▶ [Problem statement]:
Write the material out again exactly as it stands.

☆ ☆ ☆ ☆ ☆

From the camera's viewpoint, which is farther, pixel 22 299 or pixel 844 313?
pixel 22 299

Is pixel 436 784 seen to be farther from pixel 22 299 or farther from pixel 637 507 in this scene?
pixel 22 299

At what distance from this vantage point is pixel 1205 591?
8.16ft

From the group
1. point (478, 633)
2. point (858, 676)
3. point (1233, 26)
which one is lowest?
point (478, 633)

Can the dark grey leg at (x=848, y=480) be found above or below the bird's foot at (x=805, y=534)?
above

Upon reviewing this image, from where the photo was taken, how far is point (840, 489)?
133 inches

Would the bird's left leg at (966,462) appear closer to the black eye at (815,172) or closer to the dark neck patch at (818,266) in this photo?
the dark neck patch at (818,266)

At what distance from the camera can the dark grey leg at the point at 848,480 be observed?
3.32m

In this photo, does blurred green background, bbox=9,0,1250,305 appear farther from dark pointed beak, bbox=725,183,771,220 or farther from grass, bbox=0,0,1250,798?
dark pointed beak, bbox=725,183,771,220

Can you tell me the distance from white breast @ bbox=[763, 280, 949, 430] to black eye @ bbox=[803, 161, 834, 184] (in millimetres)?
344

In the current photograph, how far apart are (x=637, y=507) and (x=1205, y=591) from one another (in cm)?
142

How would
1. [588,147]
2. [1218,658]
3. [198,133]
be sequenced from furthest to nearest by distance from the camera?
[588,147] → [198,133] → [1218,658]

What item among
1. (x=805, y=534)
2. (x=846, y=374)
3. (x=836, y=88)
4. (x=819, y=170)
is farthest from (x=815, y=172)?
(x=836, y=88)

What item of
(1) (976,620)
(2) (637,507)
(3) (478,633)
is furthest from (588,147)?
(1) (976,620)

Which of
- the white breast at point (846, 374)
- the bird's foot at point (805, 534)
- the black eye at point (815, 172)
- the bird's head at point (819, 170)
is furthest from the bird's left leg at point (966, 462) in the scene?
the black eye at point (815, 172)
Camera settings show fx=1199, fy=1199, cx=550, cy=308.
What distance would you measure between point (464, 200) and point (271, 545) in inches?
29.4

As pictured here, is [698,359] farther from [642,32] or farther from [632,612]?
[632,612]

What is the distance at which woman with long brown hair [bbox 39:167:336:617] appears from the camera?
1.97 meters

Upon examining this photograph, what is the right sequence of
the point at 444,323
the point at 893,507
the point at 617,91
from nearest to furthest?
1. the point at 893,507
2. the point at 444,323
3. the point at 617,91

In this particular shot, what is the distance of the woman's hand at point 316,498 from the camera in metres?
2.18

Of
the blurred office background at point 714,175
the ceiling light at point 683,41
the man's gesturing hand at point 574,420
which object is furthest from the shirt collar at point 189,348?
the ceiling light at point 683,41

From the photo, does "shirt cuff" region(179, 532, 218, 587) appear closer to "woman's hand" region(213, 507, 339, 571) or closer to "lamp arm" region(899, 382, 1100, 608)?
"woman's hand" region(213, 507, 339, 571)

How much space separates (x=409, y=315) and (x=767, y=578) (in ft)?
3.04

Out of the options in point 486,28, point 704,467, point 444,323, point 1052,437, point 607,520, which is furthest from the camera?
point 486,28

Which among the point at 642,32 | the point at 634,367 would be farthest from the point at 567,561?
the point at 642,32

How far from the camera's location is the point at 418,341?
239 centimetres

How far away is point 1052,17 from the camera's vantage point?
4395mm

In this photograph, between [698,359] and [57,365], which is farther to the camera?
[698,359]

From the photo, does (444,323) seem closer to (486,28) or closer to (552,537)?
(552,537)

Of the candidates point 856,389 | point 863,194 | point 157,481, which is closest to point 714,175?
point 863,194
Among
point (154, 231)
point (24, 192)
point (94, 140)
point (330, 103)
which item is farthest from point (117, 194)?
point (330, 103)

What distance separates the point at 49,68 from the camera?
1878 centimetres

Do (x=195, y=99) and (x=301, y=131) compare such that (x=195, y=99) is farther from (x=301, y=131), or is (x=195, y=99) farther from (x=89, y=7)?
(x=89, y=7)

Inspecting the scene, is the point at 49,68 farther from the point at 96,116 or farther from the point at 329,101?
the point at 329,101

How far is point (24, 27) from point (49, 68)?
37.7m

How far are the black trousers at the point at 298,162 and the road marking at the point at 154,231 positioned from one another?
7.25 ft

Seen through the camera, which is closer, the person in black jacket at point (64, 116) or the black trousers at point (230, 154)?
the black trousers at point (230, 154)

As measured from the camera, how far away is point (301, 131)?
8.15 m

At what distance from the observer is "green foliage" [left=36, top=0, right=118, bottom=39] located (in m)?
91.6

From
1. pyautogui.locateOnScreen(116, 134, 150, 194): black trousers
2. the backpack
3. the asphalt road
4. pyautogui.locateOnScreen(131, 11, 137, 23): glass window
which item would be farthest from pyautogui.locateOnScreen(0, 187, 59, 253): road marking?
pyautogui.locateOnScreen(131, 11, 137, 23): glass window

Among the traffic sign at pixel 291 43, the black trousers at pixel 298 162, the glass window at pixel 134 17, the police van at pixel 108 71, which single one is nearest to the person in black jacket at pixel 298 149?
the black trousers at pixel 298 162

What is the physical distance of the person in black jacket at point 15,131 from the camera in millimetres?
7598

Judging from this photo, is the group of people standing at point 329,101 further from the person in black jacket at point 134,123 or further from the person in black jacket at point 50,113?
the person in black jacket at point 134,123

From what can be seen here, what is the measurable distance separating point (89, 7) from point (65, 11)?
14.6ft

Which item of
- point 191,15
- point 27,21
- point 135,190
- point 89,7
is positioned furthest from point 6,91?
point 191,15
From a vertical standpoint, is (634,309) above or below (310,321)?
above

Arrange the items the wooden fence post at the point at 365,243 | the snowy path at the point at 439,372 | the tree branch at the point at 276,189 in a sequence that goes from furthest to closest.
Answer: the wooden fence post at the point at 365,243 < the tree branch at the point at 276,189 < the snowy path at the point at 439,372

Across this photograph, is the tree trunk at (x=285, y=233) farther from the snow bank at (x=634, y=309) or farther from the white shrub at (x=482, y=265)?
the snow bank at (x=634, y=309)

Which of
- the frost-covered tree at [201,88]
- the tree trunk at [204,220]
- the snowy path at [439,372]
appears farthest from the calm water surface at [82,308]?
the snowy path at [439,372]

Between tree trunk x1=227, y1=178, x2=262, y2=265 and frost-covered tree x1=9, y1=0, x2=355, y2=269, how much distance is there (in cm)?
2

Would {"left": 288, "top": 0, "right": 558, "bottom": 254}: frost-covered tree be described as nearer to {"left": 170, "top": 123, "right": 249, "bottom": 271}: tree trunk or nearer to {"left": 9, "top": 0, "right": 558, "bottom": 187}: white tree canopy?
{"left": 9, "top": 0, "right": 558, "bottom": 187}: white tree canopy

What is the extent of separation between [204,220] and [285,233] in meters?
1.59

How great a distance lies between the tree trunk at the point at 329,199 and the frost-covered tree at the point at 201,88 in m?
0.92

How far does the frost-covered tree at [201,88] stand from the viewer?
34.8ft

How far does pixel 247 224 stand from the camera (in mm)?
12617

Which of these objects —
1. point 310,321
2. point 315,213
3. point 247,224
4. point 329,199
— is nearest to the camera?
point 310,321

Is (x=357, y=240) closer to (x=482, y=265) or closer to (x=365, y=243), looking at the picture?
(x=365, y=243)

☆ ☆ ☆ ☆ ☆

▶ [Exercise output]:
From the camera's viewpoint, which is farther, pixel 22 299 or pixel 844 313?
pixel 22 299

Is pixel 436 784 seen to be farther from pixel 22 299 or farther from pixel 637 507 in this scene?
pixel 22 299

At what distance from this vantage point is pixel 1205 591?
8.16ft

From the group
1. point (478, 633)
2. point (858, 676)
3. point (1233, 26)
which one is lowest?
point (478, 633)

Can the dark grey leg at (x=848, y=480) be found above or below the bird's foot at (x=805, y=534)?
above

Upon reviewing this image, from where the photo was taken, how far is point (840, 489)?
133 inches

Would the bird's left leg at (966,462) appear closer to the black eye at (815,172) or closer to the dark neck patch at (818,266) in this photo?
the dark neck patch at (818,266)

At what distance from the camera can the dark grey leg at the point at 848,480 be observed?
3.32m

In this photo, does blurred green background, bbox=9,0,1250,305 appear farther from dark pointed beak, bbox=725,183,771,220 or farther from grass, bbox=0,0,1250,798?
dark pointed beak, bbox=725,183,771,220

Can you tell me the distance from white breast @ bbox=[763, 280, 949, 430] to black eye @ bbox=[803, 161, 834, 184] (in millimetres)?
344

In the current photograph, how far apart are (x=637, y=507) and (x=1205, y=591) from one another (in cm)?
142

How would
1. [588,147]
2. [1218,658]
3. [198,133]
be sequenced from furthest to nearest by distance from the camera?
[588,147] → [198,133] → [1218,658]

What item among
1. (x=805, y=534)
2. (x=846, y=374)
3. (x=836, y=88)
4. (x=819, y=170)
is farthest from (x=815, y=172)?
(x=836, y=88)

What item of
(1) (976,620)
(2) (637,507)
(3) (478,633)
is furthest from (588,147)?
(1) (976,620)

Which of
- the white breast at point (846, 374)
- the bird's foot at point (805, 534)
- the black eye at point (815, 172)
- the bird's head at point (819, 170)
is furthest from the bird's left leg at point (966, 462) in the scene?
the black eye at point (815, 172)
Camera settings show fx=1199, fy=1199, cx=550, cy=308.
What distance would you measure between point (464, 200) and point (271, 545) in inches?
29.4

As pictured here, is [698,359] farther from [642,32] or farther from [632,612]?
[632,612]

What is the distance at which woman with long brown hair [bbox 39:167:336:617] appears from the camera?
1.97 meters

Upon examining this photograph, what is the right sequence of
the point at 444,323
the point at 893,507
the point at 617,91
from nearest to furthest?
1. the point at 893,507
2. the point at 444,323
3. the point at 617,91

In this particular shot, what is the distance of the woman's hand at point 316,498 from the camera in metres?
2.18

Of
the blurred office background at point 714,175
the ceiling light at point 683,41
the man's gesturing hand at point 574,420
which object is furthest from the shirt collar at point 189,348?
the ceiling light at point 683,41

From the photo, does "shirt cuff" region(179, 532, 218, 587) appear closer to "woman's hand" region(213, 507, 339, 571) or closer to "lamp arm" region(899, 382, 1100, 608)?
"woman's hand" region(213, 507, 339, 571)

How much space separates (x=409, y=315) and (x=767, y=578) (in ft)?
3.04

Out of the options in point 486,28, point 704,467, point 444,323, point 1052,437, point 607,520, which is furthest from the camera?
point 486,28

Which among the point at 642,32 | the point at 634,367 would be farthest from the point at 567,561?
the point at 642,32

How far from the camera's location is the point at 418,341?
239 centimetres

How far away is point 1052,17 from the camera's vantage point?
4395mm

In this photograph, between [698,359] and [57,365], which is farther to the camera?
[698,359]

From the photo, does (444,323) seem closer to (486,28) or closer to (552,537)?
(552,537)

Of the candidates point 856,389 | point 863,194 | point 157,481, which is closest to point 714,175?
point 863,194
Among
point (154, 231)
point (24, 192)
point (94, 140)
point (330, 103)
which item is farthest from point (117, 194)?
point (330, 103)

What distance separates the point at 49,68 from the camera?
1878 centimetres

Do (x=195, y=99) and (x=301, y=131) compare such that (x=195, y=99) is farther from (x=301, y=131), or is (x=195, y=99) farther from (x=89, y=7)?
(x=89, y=7)

Inspecting the scene, is the point at 49,68 farther from the point at 96,116 or farther from the point at 329,101?
the point at 329,101

How far is point (24, 27) from point (49, 68)?
37.7m

How far are the black trousers at the point at 298,162 and the road marking at the point at 154,231 positioned from one another?
7.25 ft

Seen through the camera, which is closer, the person in black jacket at point (64, 116) or the black trousers at point (230, 154)?
the black trousers at point (230, 154)

As measured from the camera, how far away is point (301, 131)?
8.15 m

At what distance from the observer is "green foliage" [left=36, top=0, right=118, bottom=39] located (in m)?
91.6

From
1. pyautogui.locateOnScreen(116, 134, 150, 194): black trousers
2. the backpack
3. the asphalt road
4. pyautogui.locateOnScreen(131, 11, 137, 23): glass window
which item would be farthest from pyautogui.locateOnScreen(0, 187, 59, 253): road marking?
pyautogui.locateOnScreen(131, 11, 137, 23): glass window

Among the traffic sign at pixel 291 43, the black trousers at pixel 298 162, the glass window at pixel 134 17, the police van at pixel 108 71, which single one is nearest to the person in black jacket at pixel 298 149?
the black trousers at pixel 298 162

What is the physical distance of the person in black jacket at point 15,131 from the camera in millimetres?
7598

Judging from this photo, is the group of people standing at point 329,101 further from the person in black jacket at point 134,123 or further from the person in black jacket at point 50,113?
the person in black jacket at point 134,123

From what can be seen here, what is the measurable distance separating point (89, 7) from point (65, 11)?
14.6ft

Which item of
- point 191,15
- point 27,21
- point 135,190
- point 89,7
is positioned furthest from point 6,91?
point 191,15
From a vertical standpoint, is (634,309) above or below (310,321)?
above

Arrange the items the wooden fence post at the point at 365,243 | the snowy path at the point at 439,372 | the tree branch at the point at 276,189 in a sequence that goes from furthest to closest.
Answer: the wooden fence post at the point at 365,243 < the tree branch at the point at 276,189 < the snowy path at the point at 439,372

Across this photograph, is the tree trunk at (x=285, y=233) farther from the snow bank at (x=634, y=309) or farther from the white shrub at (x=482, y=265)?
the snow bank at (x=634, y=309)

Which of
- the frost-covered tree at [201,88]
- the tree trunk at [204,220]
- the snowy path at [439,372]
appears farthest from the calm water surface at [82,308]?
the snowy path at [439,372]

Between tree trunk x1=227, y1=178, x2=262, y2=265 and frost-covered tree x1=9, y1=0, x2=355, y2=269, how much distance is there (in cm)?
2

Would {"left": 288, "top": 0, "right": 558, "bottom": 254}: frost-covered tree be described as nearer to {"left": 170, "top": 123, "right": 249, "bottom": 271}: tree trunk or nearer to {"left": 9, "top": 0, "right": 558, "bottom": 187}: white tree canopy?
{"left": 9, "top": 0, "right": 558, "bottom": 187}: white tree canopy

What is the extent of separation between [204,220] and [285,233] in meters?
1.59

How great a distance lies between the tree trunk at the point at 329,199 and the frost-covered tree at the point at 201,88 in m?
0.92

How far does the frost-covered tree at [201,88] stand from the viewer?
34.8ft

How far does pixel 247 224 stand from the camera (in mm)?
12617

Which of these objects —
1. point 310,321
2. point 315,213
3. point 247,224
4. point 329,199
— is nearest to the camera?
point 310,321

Is (x=357, y=240) closer to (x=482, y=265) or closer to (x=365, y=243), looking at the picture?
(x=365, y=243)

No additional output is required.